There’s a lot of areas we haven’t touched. As Andy said, geographically, we’ve got more of an internal growth going on in China, but there’s other parts of the world we would probably do acquisitions to get our growth. Nuclear is an area we’re very excited about, there’s more we could do there. We got a taste of that with the Ricci acquisition, who does quite a bit of machining in there, and that’s exciting. Deepsea, subsea, offshore, lots of different technologies going in, the business you saw last year where we had Inject-A-Seal, and Morgrip, which is one that came with Hydratight, both focus on things that emergency repairs and lots to do in emergency areas.
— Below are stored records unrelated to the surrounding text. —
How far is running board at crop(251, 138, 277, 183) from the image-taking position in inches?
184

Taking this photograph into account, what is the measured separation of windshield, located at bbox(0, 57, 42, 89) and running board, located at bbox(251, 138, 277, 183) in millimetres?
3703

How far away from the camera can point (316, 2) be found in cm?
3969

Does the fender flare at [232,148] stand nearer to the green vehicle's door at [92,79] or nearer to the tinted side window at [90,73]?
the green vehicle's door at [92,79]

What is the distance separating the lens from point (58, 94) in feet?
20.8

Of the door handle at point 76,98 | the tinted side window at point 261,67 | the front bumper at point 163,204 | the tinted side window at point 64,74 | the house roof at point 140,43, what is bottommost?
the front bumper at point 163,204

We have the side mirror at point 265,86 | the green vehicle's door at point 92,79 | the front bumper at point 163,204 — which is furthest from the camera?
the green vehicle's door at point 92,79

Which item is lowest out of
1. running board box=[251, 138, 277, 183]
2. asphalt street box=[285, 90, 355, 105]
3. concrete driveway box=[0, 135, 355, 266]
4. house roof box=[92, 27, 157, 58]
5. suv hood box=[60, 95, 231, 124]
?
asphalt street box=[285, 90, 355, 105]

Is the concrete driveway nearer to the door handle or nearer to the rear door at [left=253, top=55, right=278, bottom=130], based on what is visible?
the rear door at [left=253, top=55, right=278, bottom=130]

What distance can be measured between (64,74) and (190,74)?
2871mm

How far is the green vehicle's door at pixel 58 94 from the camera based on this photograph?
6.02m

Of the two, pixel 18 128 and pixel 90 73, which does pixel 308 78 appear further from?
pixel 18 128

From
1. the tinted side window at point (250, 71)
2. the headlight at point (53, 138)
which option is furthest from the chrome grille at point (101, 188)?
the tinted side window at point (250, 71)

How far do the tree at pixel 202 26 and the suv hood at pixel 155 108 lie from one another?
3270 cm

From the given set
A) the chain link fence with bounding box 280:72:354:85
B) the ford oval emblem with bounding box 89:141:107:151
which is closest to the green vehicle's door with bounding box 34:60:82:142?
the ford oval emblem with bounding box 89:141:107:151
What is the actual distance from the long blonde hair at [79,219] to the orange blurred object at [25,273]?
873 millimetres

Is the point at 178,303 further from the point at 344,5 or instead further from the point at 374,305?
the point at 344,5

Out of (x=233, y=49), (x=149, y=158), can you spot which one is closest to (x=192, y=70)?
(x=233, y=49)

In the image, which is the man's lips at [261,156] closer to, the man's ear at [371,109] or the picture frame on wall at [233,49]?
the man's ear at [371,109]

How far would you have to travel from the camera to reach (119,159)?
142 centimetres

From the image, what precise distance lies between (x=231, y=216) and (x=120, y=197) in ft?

Billing out the service crews is an area where you can buy some companies that focus on that service. We’ve done that with a couple of acquisitions, and that’s a fast way to get, you just then have a heavy douse of training, and boom, you can start selling additional services. So there’s tons to work on in that segment. And obviously, the markets are pretty robust right now. Steven Fisher – UBS: Would you say that’s higher on your priority list, relative to other areas of M&A?

Bob Arzbaecher

Management

We love all our areas, but probably industrial would be the one we love the most. Steven Fisher – UBS: Got it. And then just to clarify on the Professional Electrical, have you already started to see the reversal on some of those OEM ordering patterns, or would you expect it to improve later in the quarter, I know we’re still early here.

Bob Arzbaecher

Management

That’s probably too granular of a question for us to answer. Steven Fisher – UBS: Okay. I’m just thinking to get back to the strong double digit growth that you had in Professional Electrical within the last few quarters.

Andy Lampereur

Management

We’re not anticipating that for the year. Part of that growth, as we mentioned last year, was pricing, and I think we’ve anniversaried that, and part of that transformer business does get [resy ph] in some form or fashion, and that growth rate will not be in double digits, it will be single digit growth going forward. Steven Fisher – UBS: Okay, great, thanks a lot. Thank you sir. At this time, Mr. Arzbaecher, I’ll turn the presentation back to you once again for your concluding remarks. Thank you sir.

Bob Arzbaecher

Management

Great. Well, thank you operator, and thank all you participants for observing our call today. We’re obviously excited about our first quarter and the prospects for a record 2008. Andy, Karen and myself are here for the balance of the week to answer any follow-up questions you have. If we don’t talk to you, please have a safe and a happy holiday season. Look forward to the continued prosperity in 2008 for our investors. Thank you, and good bye.

Operator

Operator

Thank you, sir. Ladies and gentlemen, that does conclude the conference call for today. We thank you all for your participation, and ask that you please disconnect. Thank you once again, have a great day, and a wonderful holiday.